Back to Prefect

PrefectDbtRunner

docs/integrations/prefect-dbt/runner.mdx

3.6.30.dev316.7 KB
Original Source

Versions 0.7.0 and later of prefect-dbt include the PrefectDbtRunner class, which provides an improved interface for running dbt Core commands with better logging, failure handling, and automatic asset lineage.

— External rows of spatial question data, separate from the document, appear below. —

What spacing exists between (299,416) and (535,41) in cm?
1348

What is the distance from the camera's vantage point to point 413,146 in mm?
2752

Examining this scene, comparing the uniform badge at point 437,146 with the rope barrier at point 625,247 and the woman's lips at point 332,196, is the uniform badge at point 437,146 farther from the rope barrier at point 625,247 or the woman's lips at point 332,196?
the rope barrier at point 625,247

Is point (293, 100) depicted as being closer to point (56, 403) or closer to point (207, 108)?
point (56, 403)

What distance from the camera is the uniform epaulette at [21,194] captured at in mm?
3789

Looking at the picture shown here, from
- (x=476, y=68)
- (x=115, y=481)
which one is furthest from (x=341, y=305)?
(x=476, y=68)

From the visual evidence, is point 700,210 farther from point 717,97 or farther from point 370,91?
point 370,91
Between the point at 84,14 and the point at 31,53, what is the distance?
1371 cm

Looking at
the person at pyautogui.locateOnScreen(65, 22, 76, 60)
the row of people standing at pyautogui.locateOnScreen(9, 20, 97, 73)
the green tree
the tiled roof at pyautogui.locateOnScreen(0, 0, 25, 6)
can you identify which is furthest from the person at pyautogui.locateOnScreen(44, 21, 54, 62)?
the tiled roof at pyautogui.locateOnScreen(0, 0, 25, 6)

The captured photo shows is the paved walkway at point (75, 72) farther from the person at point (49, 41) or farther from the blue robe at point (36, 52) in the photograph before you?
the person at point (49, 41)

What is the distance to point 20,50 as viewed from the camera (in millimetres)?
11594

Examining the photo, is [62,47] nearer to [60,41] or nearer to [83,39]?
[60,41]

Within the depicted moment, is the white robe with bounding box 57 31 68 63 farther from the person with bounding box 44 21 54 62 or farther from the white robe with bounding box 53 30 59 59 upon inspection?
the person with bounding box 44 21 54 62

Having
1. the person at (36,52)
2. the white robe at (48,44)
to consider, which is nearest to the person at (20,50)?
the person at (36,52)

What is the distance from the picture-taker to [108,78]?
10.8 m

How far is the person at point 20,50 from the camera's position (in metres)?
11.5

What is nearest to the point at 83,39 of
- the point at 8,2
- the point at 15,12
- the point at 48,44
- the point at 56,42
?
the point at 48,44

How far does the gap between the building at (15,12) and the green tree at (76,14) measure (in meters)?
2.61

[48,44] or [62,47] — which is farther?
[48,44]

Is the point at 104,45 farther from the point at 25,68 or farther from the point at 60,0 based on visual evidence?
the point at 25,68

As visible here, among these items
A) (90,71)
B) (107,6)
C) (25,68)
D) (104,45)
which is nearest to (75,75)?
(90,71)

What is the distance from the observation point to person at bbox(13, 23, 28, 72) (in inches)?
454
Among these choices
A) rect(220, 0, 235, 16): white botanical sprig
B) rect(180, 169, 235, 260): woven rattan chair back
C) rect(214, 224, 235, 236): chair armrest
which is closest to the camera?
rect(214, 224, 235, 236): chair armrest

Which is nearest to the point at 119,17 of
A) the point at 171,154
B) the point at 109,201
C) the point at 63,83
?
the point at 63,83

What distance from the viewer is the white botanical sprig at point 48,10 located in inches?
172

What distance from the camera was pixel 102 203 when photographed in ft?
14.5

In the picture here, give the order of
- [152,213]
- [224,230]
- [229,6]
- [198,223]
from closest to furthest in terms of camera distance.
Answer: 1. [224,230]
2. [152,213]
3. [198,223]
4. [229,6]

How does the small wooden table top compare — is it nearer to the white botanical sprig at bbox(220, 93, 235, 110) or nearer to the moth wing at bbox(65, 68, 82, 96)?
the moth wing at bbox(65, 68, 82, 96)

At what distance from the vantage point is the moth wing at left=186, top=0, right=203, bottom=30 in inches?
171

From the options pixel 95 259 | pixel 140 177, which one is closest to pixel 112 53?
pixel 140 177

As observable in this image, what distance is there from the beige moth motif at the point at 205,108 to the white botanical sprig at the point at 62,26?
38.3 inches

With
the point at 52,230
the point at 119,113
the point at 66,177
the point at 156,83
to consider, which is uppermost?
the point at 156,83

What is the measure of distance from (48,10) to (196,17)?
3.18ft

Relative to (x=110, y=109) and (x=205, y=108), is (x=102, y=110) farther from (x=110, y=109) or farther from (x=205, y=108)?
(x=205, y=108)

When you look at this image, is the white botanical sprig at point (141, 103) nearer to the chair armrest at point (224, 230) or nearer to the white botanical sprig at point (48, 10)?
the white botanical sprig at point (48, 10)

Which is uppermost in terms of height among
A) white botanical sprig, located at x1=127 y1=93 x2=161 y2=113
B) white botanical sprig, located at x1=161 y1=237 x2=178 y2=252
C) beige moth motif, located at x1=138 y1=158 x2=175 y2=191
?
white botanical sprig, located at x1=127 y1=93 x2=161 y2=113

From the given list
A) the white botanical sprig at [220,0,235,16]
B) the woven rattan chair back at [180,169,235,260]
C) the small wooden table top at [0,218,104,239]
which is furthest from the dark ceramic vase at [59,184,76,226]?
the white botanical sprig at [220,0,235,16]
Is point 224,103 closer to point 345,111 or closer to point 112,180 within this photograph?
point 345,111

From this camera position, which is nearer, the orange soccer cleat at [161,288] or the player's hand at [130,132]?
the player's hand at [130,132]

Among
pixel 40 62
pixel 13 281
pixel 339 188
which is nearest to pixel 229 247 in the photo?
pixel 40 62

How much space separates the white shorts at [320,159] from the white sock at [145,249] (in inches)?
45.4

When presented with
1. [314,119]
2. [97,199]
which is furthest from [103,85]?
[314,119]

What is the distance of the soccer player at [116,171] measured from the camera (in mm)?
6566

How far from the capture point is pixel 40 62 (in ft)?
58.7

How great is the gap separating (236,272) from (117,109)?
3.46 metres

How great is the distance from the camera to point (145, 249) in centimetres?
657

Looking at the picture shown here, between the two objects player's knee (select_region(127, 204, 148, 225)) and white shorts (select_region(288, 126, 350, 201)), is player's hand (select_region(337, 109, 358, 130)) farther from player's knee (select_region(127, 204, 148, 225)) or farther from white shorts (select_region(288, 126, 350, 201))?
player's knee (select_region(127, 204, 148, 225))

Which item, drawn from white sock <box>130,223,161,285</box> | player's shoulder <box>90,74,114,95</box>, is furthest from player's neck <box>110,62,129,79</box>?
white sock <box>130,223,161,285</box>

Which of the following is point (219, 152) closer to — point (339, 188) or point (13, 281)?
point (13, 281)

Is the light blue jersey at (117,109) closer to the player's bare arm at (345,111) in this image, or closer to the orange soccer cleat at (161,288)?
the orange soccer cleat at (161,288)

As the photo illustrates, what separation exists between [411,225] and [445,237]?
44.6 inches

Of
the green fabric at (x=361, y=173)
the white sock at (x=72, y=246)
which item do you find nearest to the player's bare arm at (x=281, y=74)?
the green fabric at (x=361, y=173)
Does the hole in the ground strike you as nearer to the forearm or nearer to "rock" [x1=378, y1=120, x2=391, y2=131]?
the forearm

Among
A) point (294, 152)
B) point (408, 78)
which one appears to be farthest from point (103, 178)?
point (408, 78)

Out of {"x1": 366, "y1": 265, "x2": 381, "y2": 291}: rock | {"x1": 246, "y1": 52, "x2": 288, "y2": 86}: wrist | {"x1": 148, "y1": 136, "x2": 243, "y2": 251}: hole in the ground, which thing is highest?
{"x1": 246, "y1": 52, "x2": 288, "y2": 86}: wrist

<Tip> The `PrefectDbtRunner` is inspired by the `DbtRunner` from dbt Core, and its `invoke` method accepts the same arguments. Refer to the [`DbtRunner` documentation](https://docs.getdbt.com/reference/programmatic-invocations) for more information on how to call `invoke`. </Tip>

Basic usage

python
from prefect import flow
from prefect_dbt import PrefectDbtRunner


@flow
def run_dbt():
    PrefectDbtRunner().invoke(["build"])


if __name__ == "__main__":
    run_dbt()

When calling .invoke() in a flow or task, each node in dbt's execution graph is reflected as a task in Prefect's execution graph. Logs from each node will belong to the corresponding task, and each task's state is determined by the state of that node's execution.

bash
15:54:59.119 | INFO    | Flow run 'imposing-partridge' - Found 8 models, 3 seeds, 18 data tests, 543 macros
15:54:59.134 | INFO    | Flow run 'imposing-partridge' -
15:54:59.148 | INFO    | Flow run 'imposing-partridge' - Concurrency: 1 threads (target='dev')
15:54:59.164 | INFO    | Flow run 'imposing-partridge' -
15:54:59.665 | INFO    | Task run 'model my_first_dbt_model' - 1 of 29 OK created sql table model main.my_first_dbt_model ..................... [OK in 0.18s]
15:54:59.671 | INFO    | Task run 'model my_first_dbt_model' - Finished in state Completed()
...
15:55:02.373 | ERROR   | Task run 'model product_metrics' -   Runtime Error in model product_metrics (models/marts/product/product_metrics.sql)
  Binder Error: Values list "o" does not have a column named "product_id"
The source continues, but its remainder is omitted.